Provided passage:
<<<<
In the framework of culture of dignity, neither “Masha and the Bear” nor “Soviet goods” on Amazon are seen as problematic, i.e. subversive or threatening. Even if we do not like them, we tend to shrug them off and dismiss them as irrelevant. Unlike cyberattacks or corruption of Western politics, they are not worthy of our attention.
Safe Spaces and “Masha Agressions”
And yet, victimhood culture now challenges the culture of dignity. Proponents of this new moral culture are not simply cautious about all things Russian; they are hypersensitive about them to the point where everything that is Russian is endowed with an inherently toxic quality.
Furthermore, they blow the Kremlin’s interference in Western politics out of proportion and turn it into the geopolitical oppression on the part of Russia. They may claim the status of victims of this oppression or they may emerge as representatives of those victims. One way or another, they are offended by anything even remotely related to Russia. Animated Masha is no longer just a little adventurous girl – she’s a microaggression, a “masha-aggression”, a harbinger of geopolitical oppression. In an evident jab at Putin’s Russia that glorifies its Soviet past, the 27 MEPs suddenly feel the need to take offense by claiming that “Soviet goods” on Amazon “demonstrate lack of compassion to millions of European citizens”.
Proponents of the victimhood culture often lack any profound expertise of the topic of their concern – they rarely speak Russian language, are largely unfamiliar with Russian culture (except for the “Masha and the Bear” TV series, obviously) and hardly ever travel to the country – but they are definitely “woke” to the Russian threat. With a convert’s zeal, they struggle for absolute purity and are intolerant to nuanced, better informed analyses of Russia-related phenomena. It seems only pervertedly natural that they tend to consider defenders of dignity culture as Moscow’s enablers, insensitive to the traumas of the self-declared victims of Russian geopolitical oppression.
>>>>
Data section:
<<<<
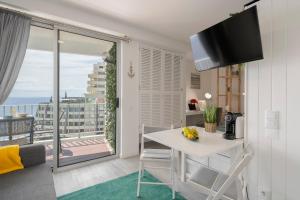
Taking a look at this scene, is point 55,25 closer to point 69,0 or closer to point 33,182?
point 69,0

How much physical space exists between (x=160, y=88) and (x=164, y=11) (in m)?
1.60

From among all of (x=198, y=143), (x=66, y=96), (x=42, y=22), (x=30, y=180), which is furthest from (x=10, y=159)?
(x=198, y=143)

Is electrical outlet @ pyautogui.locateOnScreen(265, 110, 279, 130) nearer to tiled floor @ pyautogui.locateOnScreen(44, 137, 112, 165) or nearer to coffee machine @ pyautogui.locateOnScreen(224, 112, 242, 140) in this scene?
coffee machine @ pyautogui.locateOnScreen(224, 112, 242, 140)

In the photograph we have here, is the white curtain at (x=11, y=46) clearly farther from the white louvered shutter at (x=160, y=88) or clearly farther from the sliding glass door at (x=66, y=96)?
the white louvered shutter at (x=160, y=88)

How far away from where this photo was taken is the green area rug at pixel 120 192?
6.58 feet

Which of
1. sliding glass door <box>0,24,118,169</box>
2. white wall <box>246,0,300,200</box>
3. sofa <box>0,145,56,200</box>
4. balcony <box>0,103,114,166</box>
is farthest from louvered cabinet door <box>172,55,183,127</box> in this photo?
sofa <box>0,145,56,200</box>

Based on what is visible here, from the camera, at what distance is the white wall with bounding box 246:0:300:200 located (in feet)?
4.59

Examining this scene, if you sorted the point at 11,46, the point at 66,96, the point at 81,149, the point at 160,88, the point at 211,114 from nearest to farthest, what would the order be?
the point at 211,114 → the point at 11,46 → the point at 66,96 → the point at 81,149 → the point at 160,88

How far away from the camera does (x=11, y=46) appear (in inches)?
85.0

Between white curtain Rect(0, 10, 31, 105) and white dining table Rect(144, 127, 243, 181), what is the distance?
1889 mm

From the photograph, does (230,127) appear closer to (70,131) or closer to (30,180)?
(30,180)

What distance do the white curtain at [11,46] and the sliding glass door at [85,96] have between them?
0.51 metres

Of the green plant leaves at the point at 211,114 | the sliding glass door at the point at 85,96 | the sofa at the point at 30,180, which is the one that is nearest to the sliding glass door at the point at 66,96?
the sliding glass door at the point at 85,96

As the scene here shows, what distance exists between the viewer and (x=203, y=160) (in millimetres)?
2004
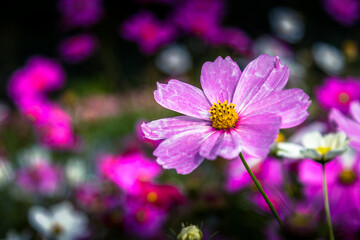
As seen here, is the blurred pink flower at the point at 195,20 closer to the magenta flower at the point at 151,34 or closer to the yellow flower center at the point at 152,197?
the magenta flower at the point at 151,34

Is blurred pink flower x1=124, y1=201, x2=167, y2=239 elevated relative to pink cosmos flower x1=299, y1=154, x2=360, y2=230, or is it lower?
lower

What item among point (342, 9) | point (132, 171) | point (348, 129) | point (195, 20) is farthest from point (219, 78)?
point (342, 9)

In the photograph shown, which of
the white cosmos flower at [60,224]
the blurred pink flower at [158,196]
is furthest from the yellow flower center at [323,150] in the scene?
the white cosmos flower at [60,224]

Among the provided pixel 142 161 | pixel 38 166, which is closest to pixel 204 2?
pixel 38 166

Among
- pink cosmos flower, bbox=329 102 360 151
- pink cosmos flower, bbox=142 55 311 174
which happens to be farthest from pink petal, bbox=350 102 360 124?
pink cosmos flower, bbox=142 55 311 174

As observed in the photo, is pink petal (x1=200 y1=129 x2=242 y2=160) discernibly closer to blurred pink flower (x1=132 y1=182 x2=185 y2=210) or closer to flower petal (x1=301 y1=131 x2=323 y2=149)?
flower petal (x1=301 y1=131 x2=323 y2=149)

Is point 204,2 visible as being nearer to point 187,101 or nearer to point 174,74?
point 174,74

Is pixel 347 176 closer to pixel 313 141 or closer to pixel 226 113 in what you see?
pixel 313 141
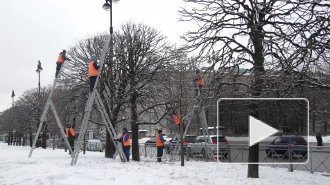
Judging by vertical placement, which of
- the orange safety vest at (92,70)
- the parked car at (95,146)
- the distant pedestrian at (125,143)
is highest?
the orange safety vest at (92,70)

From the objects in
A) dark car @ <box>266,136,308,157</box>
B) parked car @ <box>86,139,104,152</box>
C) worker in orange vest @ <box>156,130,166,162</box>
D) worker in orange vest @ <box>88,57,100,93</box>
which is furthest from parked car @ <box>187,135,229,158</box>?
parked car @ <box>86,139,104,152</box>

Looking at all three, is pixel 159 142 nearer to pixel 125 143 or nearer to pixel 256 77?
→ pixel 125 143

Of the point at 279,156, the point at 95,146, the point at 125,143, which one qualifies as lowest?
the point at 95,146

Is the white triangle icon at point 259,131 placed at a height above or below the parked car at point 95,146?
above

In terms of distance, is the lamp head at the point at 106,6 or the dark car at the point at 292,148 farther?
the lamp head at the point at 106,6

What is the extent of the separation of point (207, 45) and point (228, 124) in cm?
303

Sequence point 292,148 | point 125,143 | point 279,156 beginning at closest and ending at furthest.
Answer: point 292,148 < point 279,156 < point 125,143

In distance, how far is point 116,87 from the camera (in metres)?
19.5

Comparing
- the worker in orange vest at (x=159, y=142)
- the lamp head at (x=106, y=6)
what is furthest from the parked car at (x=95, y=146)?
the lamp head at (x=106, y=6)
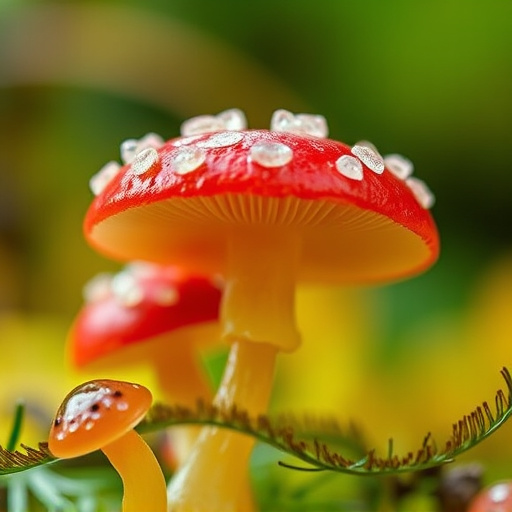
>>>>
Work request:
Continue the text on dignity culture, victimhood culture, and Russia, picking up right after its last sentence. The records have nothing to do with the text on Russia, dignity culture, and victimhood culture.

Output below:
The victimhood culture of profane geopolitics is far from harmless. Safe spaces free of “Russian triggers” contribute nothing to the information space resilience of Western nations. Meanwhile, the noise produced by complaints about “masha-aggressions” may weaken responses to more serious transgressions of the international rules and norms, putting them on the same level as insignificant “slights” and “insults” of profane geopolitics.
By endorsing the self-victimising and over-generalising interpretation of everything Russian as toxic, threatening and subversive, victimhood culture promotes a blatantly anti-Russian sentiment. This sentiment is wide open to well-deserved criticism on anti-racist grounds, while helping – or, perhaps, even inviting – Moscow to lump legitimate criticism of the Kremlin’s policies together with any old anti-Russian sentiment, which then both end up getting dismissed together as “xenophobic.”
Last but not least, the weaponisation of moral indignation via self-victimisation leads to the endless competition of victimhoods. There is no objective resolution here, as everybody is theoretically entitled to feel oppressed by anything they want.